» Exercise description:
Rewrite the following lines, replacing every "camera" with "viewer" and changing nothing else. Leave the pictures out of your answer.

**** Task data ****

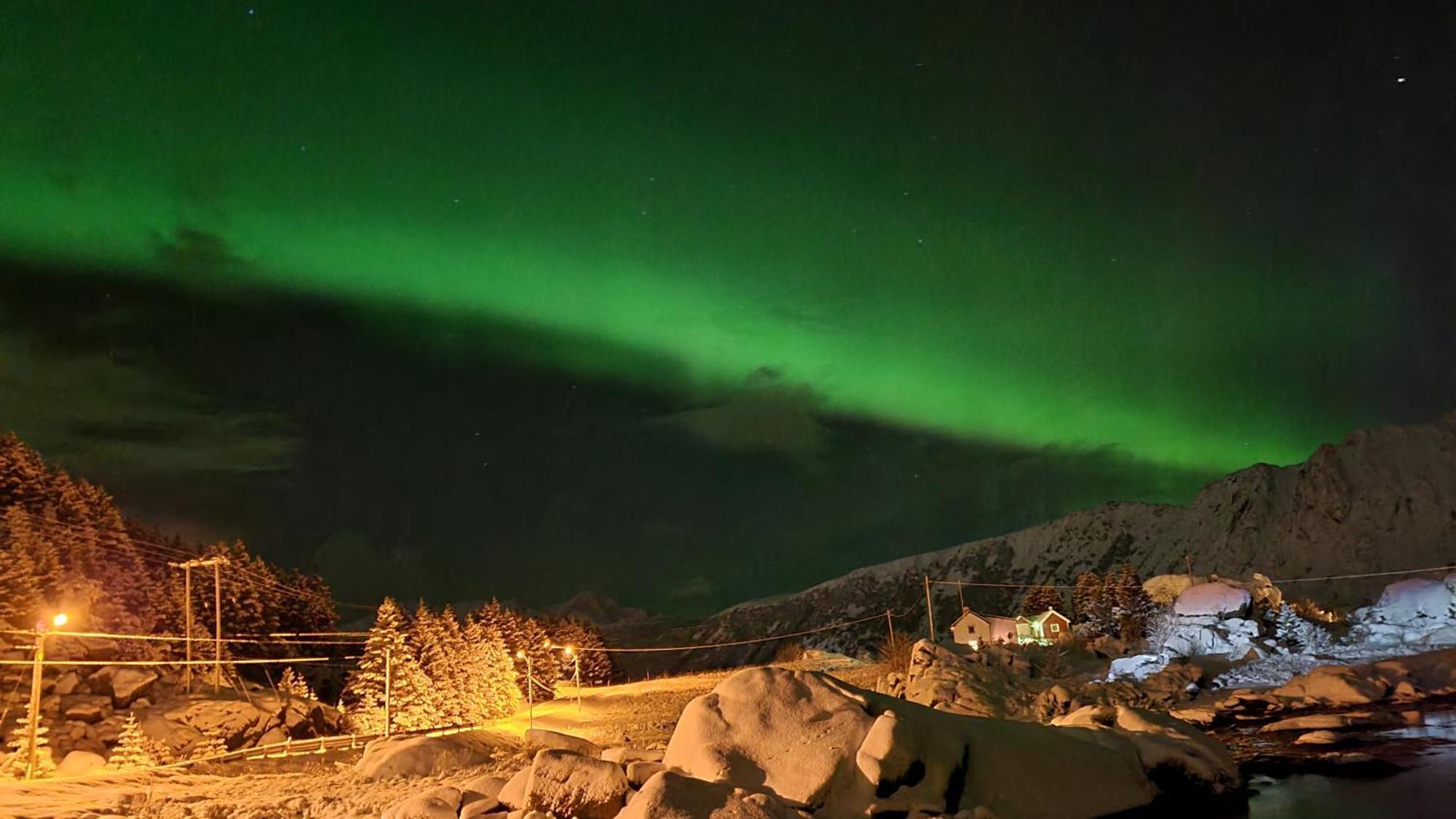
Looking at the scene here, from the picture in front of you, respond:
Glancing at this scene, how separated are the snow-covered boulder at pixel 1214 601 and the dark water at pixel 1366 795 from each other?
124 feet

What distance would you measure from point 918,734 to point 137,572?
6014cm

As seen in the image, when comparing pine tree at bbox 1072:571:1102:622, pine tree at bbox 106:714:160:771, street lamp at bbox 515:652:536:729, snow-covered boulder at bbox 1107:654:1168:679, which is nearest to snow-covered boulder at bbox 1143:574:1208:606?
pine tree at bbox 1072:571:1102:622

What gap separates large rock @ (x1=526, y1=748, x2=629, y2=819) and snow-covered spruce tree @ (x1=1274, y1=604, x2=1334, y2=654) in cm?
5143

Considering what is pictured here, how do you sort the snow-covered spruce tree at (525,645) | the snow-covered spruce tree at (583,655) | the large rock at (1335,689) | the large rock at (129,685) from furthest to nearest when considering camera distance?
the snow-covered spruce tree at (583,655)
the snow-covered spruce tree at (525,645)
the large rock at (129,685)
the large rock at (1335,689)

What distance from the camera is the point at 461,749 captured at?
94.0 feet

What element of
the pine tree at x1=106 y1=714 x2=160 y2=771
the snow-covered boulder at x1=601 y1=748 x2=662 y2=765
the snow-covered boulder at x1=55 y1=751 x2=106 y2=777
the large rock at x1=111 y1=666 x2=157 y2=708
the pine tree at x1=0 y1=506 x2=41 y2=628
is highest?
the pine tree at x1=0 y1=506 x2=41 y2=628

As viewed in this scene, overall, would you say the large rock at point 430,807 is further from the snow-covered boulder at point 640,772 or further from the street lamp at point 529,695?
the street lamp at point 529,695

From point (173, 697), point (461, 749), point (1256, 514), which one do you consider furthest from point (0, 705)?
point (1256, 514)

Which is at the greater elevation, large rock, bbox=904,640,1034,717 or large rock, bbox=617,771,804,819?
large rock, bbox=617,771,804,819

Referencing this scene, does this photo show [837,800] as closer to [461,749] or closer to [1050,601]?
[461,749]

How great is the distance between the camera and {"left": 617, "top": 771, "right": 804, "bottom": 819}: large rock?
13039 mm

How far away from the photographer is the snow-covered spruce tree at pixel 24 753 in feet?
101

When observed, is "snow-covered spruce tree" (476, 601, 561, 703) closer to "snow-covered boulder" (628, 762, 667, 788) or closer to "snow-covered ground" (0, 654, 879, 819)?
"snow-covered ground" (0, 654, 879, 819)

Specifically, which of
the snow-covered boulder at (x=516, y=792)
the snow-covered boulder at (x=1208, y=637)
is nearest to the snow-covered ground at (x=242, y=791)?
the snow-covered boulder at (x=516, y=792)
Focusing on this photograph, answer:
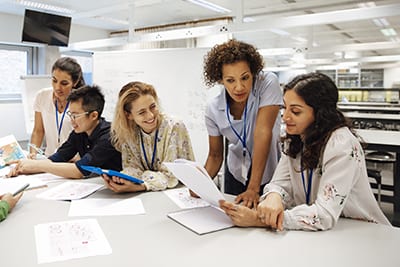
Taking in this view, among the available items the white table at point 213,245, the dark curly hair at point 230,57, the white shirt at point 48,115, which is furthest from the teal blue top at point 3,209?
the white shirt at point 48,115

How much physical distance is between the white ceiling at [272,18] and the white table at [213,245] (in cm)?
167

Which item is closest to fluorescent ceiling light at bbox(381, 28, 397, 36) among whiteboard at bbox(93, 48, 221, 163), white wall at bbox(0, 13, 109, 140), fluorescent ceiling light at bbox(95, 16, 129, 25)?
fluorescent ceiling light at bbox(95, 16, 129, 25)

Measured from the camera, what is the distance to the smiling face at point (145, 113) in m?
1.65

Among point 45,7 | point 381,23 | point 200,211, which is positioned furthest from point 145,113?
point 381,23

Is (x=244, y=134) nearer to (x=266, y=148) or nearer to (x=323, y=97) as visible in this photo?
(x=266, y=148)

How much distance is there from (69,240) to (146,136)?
724mm

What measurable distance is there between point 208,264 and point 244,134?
90 centimetres

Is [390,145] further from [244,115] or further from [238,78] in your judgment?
[238,78]

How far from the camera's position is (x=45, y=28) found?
3861mm

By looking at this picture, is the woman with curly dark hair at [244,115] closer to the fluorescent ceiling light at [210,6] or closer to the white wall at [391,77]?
the fluorescent ceiling light at [210,6]

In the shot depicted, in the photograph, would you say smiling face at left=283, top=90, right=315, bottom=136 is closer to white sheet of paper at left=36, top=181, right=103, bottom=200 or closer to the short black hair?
white sheet of paper at left=36, top=181, right=103, bottom=200

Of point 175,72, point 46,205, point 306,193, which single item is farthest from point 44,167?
point 175,72

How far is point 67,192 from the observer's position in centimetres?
158

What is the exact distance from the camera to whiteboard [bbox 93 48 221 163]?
3.21 meters
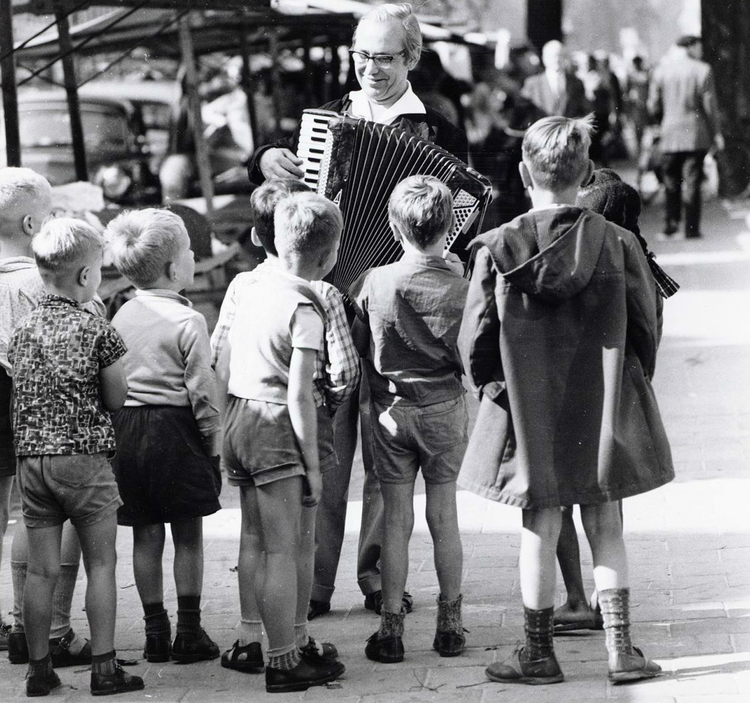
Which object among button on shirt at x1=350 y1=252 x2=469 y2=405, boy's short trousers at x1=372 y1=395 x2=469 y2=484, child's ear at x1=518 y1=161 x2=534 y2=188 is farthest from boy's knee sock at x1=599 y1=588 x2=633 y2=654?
child's ear at x1=518 y1=161 x2=534 y2=188

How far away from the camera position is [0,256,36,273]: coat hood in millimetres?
3785

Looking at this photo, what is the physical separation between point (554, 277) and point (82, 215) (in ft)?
16.8

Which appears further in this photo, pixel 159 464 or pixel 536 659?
pixel 159 464

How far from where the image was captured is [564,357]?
132 inches

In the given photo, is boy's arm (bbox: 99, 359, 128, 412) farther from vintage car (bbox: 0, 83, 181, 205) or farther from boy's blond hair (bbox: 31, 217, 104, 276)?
vintage car (bbox: 0, 83, 181, 205)

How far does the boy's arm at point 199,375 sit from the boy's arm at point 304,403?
0.34 metres

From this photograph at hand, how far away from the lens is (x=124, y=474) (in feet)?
12.0

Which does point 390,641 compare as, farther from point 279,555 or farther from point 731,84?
point 731,84

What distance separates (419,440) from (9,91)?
389 centimetres

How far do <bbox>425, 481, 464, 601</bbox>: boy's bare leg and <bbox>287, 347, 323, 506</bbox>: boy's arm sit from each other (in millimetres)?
438

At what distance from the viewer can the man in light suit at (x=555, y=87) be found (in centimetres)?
1456

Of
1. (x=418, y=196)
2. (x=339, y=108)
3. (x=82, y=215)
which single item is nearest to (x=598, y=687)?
(x=418, y=196)

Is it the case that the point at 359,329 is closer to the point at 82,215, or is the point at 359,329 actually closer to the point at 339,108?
the point at 339,108

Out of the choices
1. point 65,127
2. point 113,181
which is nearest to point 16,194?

****

» Complete answer:
Looking at the scene here, from the picture in front of you, respond:
Glancing at this scene, how separated are the snow-covered boulder at pixel 1214 601 and the dark water at pixel 1366 795 from each other?
124 feet

What distance would you measure from point 918,734 to point 137,572?
6014cm

As seen in the image, when comparing pine tree at bbox 1072:571:1102:622, pine tree at bbox 106:714:160:771, street lamp at bbox 515:652:536:729, snow-covered boulder at bbox 1107:654:1168:679, which is nearest to snow-covered boulder at bbox 1143:574:1208:606?
pine tree at bbox 1072:571:1102:622

What gap separates large rock @ (x1=526, y1=748, x2=629, y2=819) and snow-covered spruce tree @ (x1=1274, y1=604, x2=1334, y2=654) in cm?
5143

Considering what is pictured here, how do you sort the snow-covered spruce tree at (525,645) | the snow-covered spruce tree at (583,655) | the large rock at (1335,689) | the large rock at (129,685) from furthest to nearest when considering viewer distance?
the snow-covered spruce tree at (583,655)
the snow-covered spruce tree at (525,645)
the large rock at (129,685)
the large rock at (1335,689)

What distance from the viewer is the point at 461,749 captured at?
94.0 feet

What element of
the pine tree at x1=106 y1=714 x2=160 y2=771
the snow-covered boulder at x1=601 y1=748 x2=662 y2=765
the snow-covered boulder at x1=55 y1=751 x2=106 y2=777
the large rock at x1=111 y1=666 x2=157 y2=708
the pine tree at x1=0 y1=506 x2=41 y2=628
is highest?
the pine tree at x1=0 y1=506 x2=41 y2=628

As viewed in this scene, overall, would you say the large rock at point 430,807 is further from the snow-covered boulder at point 640,772 or further from the street lamp at point 529,695?
the street lamp at point 529,695

From point (173, 697), point (461, 749), point (1256, 514), which one do you consider furthest from point (0, 705)?
point (1256, 514)

Which is at the greater elevation, large rock, bbox=904,640,1034,717 or large rock, bbox=617,771,804,819?
large rock, bbox=617,771,804,819

Referencing this scene, does this photo show [837,800] as closer to [461,749] or closer to [1050,601]?
[461,749]

How great is the distance between the viewer and {"left": 617, "top": 771, "right": 804, "bottom": 819}: large rock?
13039 mm

How far away from the photographer is the snow-covered spruce tree at pixel 24 753 in feet?
101

When observed, is "snow-covered spruce tree" (476, 601, 561, 703) closer to "snow-covered boulder" (628, 762, 667, 788) or closer to "snow-covered ground" (0, 654, 879, 819)?
"snow-covered ground" (0, 654, 879, 819)

Specifically, which of
the snow-covered boulder at (x=516, y=792)
the snow-covered boulder at (x=1208, y=637)
is nearest to the snow-covered ground at (x=242, y=791)?
the snow-covered boulder at (x=516, y=792)
Focusing on this photograph, answer:
Taking in this view, among the available items the white table at point 213,245, the dark curly hair at point 230,57, the white shirt at point 48,115, which is furthest from the teal blue top at point 3,209?
the white shirt at point 48,115

How much physical distance is between the white ceiling at [272,18] and the white table at [213,245] (in cm)?
167

Which item is closest to fluorescent ceiling light at bbox(381, 28, 397, 36) among whiteboard at bbox(93, 48, 221, 163), white wall at bbox(0, 13, 109, 140), fluorescent ceiling light at bbox(95, 16, 129, 25)?
fluorescent ceiling light at bbox(95, 16, 129, 25)

Measured from the viewer, what is the distance to the smiling face at point (145, 113) in m?
1.65

Among point 45,7 | point 381,23 | point 200,211, which is positioned furthest from point 145,113?
point 381,23

Is (x=244, y=134) nearer to (x=266, y=148) or nearer to (x=323, y=97) as visible in this photo?
(x=266, y=148)

How much distance is there from (69,240) to (146,136)?
724mm

What measurable distance is there between point 208,264 and point 244,134?
90 centimetres

Is [390,145] further from [244,115] or further from [238,78] in your judgment?
[238,78]

How far from the viewer's position is (x=45, y=28) found?
3861mm

By looking at this picture, is the woman with curly dark hair at [244,115] closer to the fluorescent ceiling light at [210,6] or closer to the white wall at [391,77]?
the fluorescent ceiling light at [210,6]

In the shot depicted, in the photograph, would you say smiling face at left=283, top=90, right=315, bottom=136 is closer to white sheet of paper at left=36, top=181, right=103, bottom=200 or closer to the short black hair?
white sheet of paper at left=36, top=181, right=103, bottom=200

Of point 175,72, point 46,205, point 306,193, which single item is farthest from point 44,167?
point 175,72

How far is point 67,192 from the observer's position in centimetres?
158

What is the exact distance from the viewer to whiteboard [bbox 93 48 221 163]?
3.21 meters
Which object among button on shirt at x1=350 y1=252 x2=469 y2=405, boy's short trousers at x1=372 y1=395 x2=469 y2=484, child's ear at x1=518 y1=161 x2=534 y2=188 is farthest from boy's knee sock at x1=599 y1=588 x2=633 y2=654?
child's ear at x1=518 y1=161 x2=534 y2=188

How far away from the viewer position is [0,256,36,273]: coat hood in millimetres?
3785

Looking at this photo, what is the physical separation between point (554, 277) and point (82, 215) (in ft)?
16.8

Which appears further in this photo, pixel 159 464 or pixel 536 659?
pixel 159 464

How far from where the image was captured is [564,357]?
132 inches

In the given photo, is boy's arm (bbox: 99, 359, 128, 412) farther from vintage car (bbox: 0, 83, 181, 205) or farther from boy's blond hair (bbox: 31, 217, 104, 276)?
vintage car (bbox: 0, 83, 181, 205)

How far does the boy's arm at point 199,375 sit from the boy's arm at point 304,403?
0.34 metres

From this photograph at hand, how far away from the lens is (x=124, y=474) (in feet)?
12.0

Which does point 390,641 compare as, farther from point 279,555 or farther from point 731,84?
point 731,84

What distance separates (419,440) from (9,91)?
389 centimetres

How far do <bbox>425, 481, 464, 601</bbox>: boy's bare leg and <bbox>287, 347, 323, 506</bbox>: boy's arm sit from each other (in millimetres)?
438

At what distance from the viewer can the man in light suit at (x=555, y=87) be found (in centimetres)?
1456

Of
1. (x=418, y=196)
2. (x=339, y=108)
3. (x=82, y=215)
which single item is nearest to (x=598, y=687)?
(x=418, y=196)

Is it the case that the point at 359,329 is closer to the point at 82,215, or is the point at 359,329 actually closer to the point at 339,108?
the point at 339,108

Out of the choices
1. point 65,127
2. point 113,181
which is nearest to point 16,194?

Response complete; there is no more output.